(Ce texte est une réplique à celui de Savignac, du Huffington Post Québec. Question d’utiliser les mêmes simplifications, « droite » sera synonyme de libertarien et « gauche » sera synonyme d’étatiste qui veut « distribuer » la richesse et forcer la solidarité)

  • Papa, toi tu dis toujours la gauche, la droite, la gauche, la droite … mais c’est quoi ça, qu’est-ce que ça veut dire ?
  • Mon amour, c’est très simple. La droite fonde ses valeurs sur l’individu, la responsabilité, la raison et l’entraide volontaire. La gauche, elle, fonde ses valeurs sur l’émotion, la collectivité, la distribution forcée et la jalousie du succès. Va te brosser les dents.
  • Papa … j’ai huit ans …
  • Excuse-moi mon crapaud, Papa a eu une semaine difficile. Alors, comment te dire… voilà : imaginons que ton école, c’est le monde; ta classe, un pays; ton professeur, le Premier Ministre, et toi et tes amis, des citoyens. Dans ta classe, il y a des enfants qui ont plus de facilités, qui réussissent bien, et d’autres qui ont plus de difficultés. Tu as remarqué ça ?
  • Antoine, il est nul.
  • Eh bien! tu vois, dans la vie des adultes, y’a des Antoine aussi. Certains sont simplement paresseux et ne font pas le moindre effort; d’autres, malgré tous leurs efforts, ne réussissent tout simplement pas.
  • Antoine, c’est le gars paresseux! Il arrête pas de faire du bruit sur son bureau!
  • Alors dans ce cas, deux solutions s’offrent. Si le professeur est de droite, il demandera si quelqu’un veut aider Antoine. S’il est de gauche, il forcera quelqu’un à l’aider.
  • Mais c’est pas juste!
  • Du point de vue du professeur, ça l’est. Son contrat dit très clairement qu’il a droit à une pause de 15 minutes, alors quelqu’un d’autre doit aider Antoine
  • Pourquoi le professeur ne ferait pas une exception?
  • Parce qu’il est défendu par une organisation de gauche, un syndicat, qui dicte très strictement quand il doit prendre sa pause. Si ce n’est pas respecté, alors le syndicat risque de donner des problèmes au directeur.
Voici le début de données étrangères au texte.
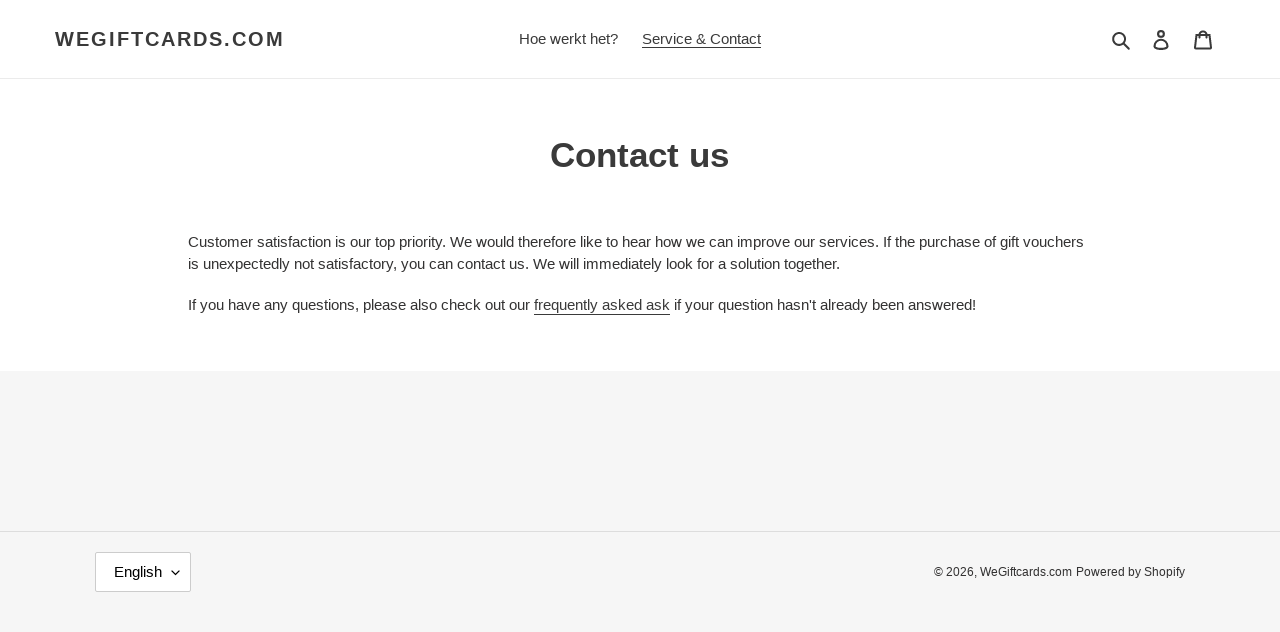

--- FILE ---
content_type: text/css
request_url: https://wegiftcards.com/cdn/shop/t/7/assets/theme-custom.css?v=77192125672924512801631739627
body_size: -426
content:
.logo-bar__item{position:relative}.logo-bar__image-wrap{display:inline-block;height:63%;overflow:hidden;height:120px}.logo-bar__image-wrap img{width:100%;object-fit:cover}.logo-bar__discount{position:absolute;top:-10px;right:-10px;width:50px;height:50px;background:#1870e2;color:#fff;border-radius:25px;font-weight:700;display:flex;justify-content:center;align-items:center;font-size:16px}.logo-bar__name{font-size:17px}.logo-bar__item:hover .logo-bar__item{background:#f5f5f5}.logo-bar__item:hover .logo-bar__name{color:#1870e2}.collection-cards-info{display:flex;margin-bottom:30px;border-radius:20px}.collection-cards-info__item{border:2px solid var(--color-border);padding:20px;flex:1;display:flex;margin-right:10px;align-items:center;visibility:hidden}.collection-cards-info__item:first-child{visibility:visible}.collection-cards-info__item:last-child{margin-right:0}.collection-cards-info__item-icon{margin-right:10px}.collection-cards-info__item-icon svg{width:35px;height:35px}.collection-cards-info__item-content{font-size:16px}.collection-cards-info__item-title{font-weight:700;margin-bottom:5px}@media only screen and (max-width: 749px){.collection-cards-info{flex-direction:column;font-size:12px}.collection-cards-info__item{display:none}.collection-cards-info__item:first-child{display:flex}.collection-cards-info__item{margin-right:0}}.cart__agreement{margin-bottom:30px}.cart__agreement input{width:18px;height:18px}
/*# sourceMappingURL=/cdn/shop/t/7/assets/theme-custom.css.map?v=77192125672924512801631739627 */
(Quelques secondes de silence)

  • Papa, j’ai pensé à quelque chose.
  • Quoi?
  • J’aiderais sans doute Antoine si le professeur le demandait.
  • Ah oui? Pourquoi?
  • Antoine est super fort au hockey. Grâce à lui, nous gagnons toutes nos parties.
  • Alors tu viens de montrer que tu es de droite. Tu décides d’aider volontairement d’aider quelqu’un. De cette façon, tu gagnes parce que ton équipe sera plus forte, et Antoine gagne parce qu’il va améliorer ses résultats.
  • Donc, tout le monde gagne?
  • Oui, parce que tu l’as fait de plein gré.
  • Merci. Je vais me brosser les dents, maintenant.
  • Oh, avant que j’oublie, il y a une autre façon d’aider Antoine.
  • En le laissant regarder sur mon examen?
  • Non, non! C’est encore plus simple : le professeur n’a qu’à baisser les notes des meilleurs élèves et monter celle de tous les Antoine de ta classe.
  • Eille, c’est pas juste! Même si je veux aider Antoine, il doit quand même faire un effort!
  • Pour le professeur, c’est juste. En prenant les meilleures notes et en les distribuant, il égalise la moyenne et tout le monde a presque le même résultat. Personne n’est meilleur que l’autre.
  • Pourquoi je me forcerais à étudier, alors?
  • Héhé, je crois que tu comprends bien le monde moderne, maintenant. Quand tu seras plus vieux, je t’achèterai La Grève de Ayn Rand, où on voit ce qui arriverait si les gens productifs décidaient soudainement d’arrêter de se faire voler au nom de la « justice » et de « l’égalité ».